Why People Are Going to Hate You

Because you're floating a bill that would make transit planning a state function instead of a more local one. That is dumb on so many levels.
The main reason the measure is so politically fraught is that it seeks to take metro-area transit authority away from the powerful and long-entrenched Metropolitan Council. Hausman says the present concentration of transit dollars and planning power in the Met Council and the Counties Transit Improved Board (CTIB) creates inefficiencies and unwisely forces the whole state to hew to a long-range rail transit policy dictated by a handful of metro entities--particularly Hennepin County and the city of Minneapolis.
Why would you take the transit authority away from the regional planning agency? This makes absolutely no sense unless you want to steal funding for "other" transportation priorities. One of the problems in the Twin Cities is that the current righty Governor appoints members of the Metro Council which controls regional policy. Somehow fix that first.

5 comments:

Anonymous said...

Yet people have little problem with the Federal government doing transit planning. They might disagree with the particular approach being used at the moment, but everybody seems to take as a given that the US DOT has to be involved.

Peter said...

While the solution put forward in that article isn't very good, the reasoning is. The Met Council only governs a 7 county area, but now, depending on who you ask, the metro area is anywhere between 17 and 23 counties.

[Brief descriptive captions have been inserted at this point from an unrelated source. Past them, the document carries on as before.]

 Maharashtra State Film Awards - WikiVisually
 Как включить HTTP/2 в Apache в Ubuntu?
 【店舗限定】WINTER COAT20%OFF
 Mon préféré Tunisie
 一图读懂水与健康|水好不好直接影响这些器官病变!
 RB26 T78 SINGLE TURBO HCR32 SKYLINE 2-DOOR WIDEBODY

And since the Met Council is, as the article says a transit agency that doesn't advocate for transit, thanks to its members being appointed by a stupid Republican governor, the counties decided they were going to take charge themselves.

I hate that the Met Council is appointed by the governor, because it basically means that outstate super right Republicans are influencing transportation policy in my area.

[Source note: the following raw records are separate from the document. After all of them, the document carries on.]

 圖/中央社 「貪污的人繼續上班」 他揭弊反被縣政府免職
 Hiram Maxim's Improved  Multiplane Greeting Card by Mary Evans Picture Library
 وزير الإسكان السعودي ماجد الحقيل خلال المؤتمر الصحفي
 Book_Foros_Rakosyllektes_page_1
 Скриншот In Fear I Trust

If the legislature wants to reform the Met Council, they need to make it accountable to the people, not the governor, and expand it so it's relevant again. All the outer counties are afraid to join because it means more taxes, but they won't have much choice. Even if they never use our transit, the people in the core that do use the transit will help make it easier for them to drive into the core.

Also, thanks for bringing this up, I would have missed it if you hadn't

Anonymous said...

Don't do it! Look at the BS in New York right now! State legislatures deciding the fate of strictly regional agencies....it goes nowhere. Even if the MTA district is arbitrarily defined, it can't be any more arbitrary than state borders that were determined centuries ago.

Anonymous said...

While this bill does consider the problem of the Met Council acting as an arm of the governor who does not support transit, the solution as proposed is even worse.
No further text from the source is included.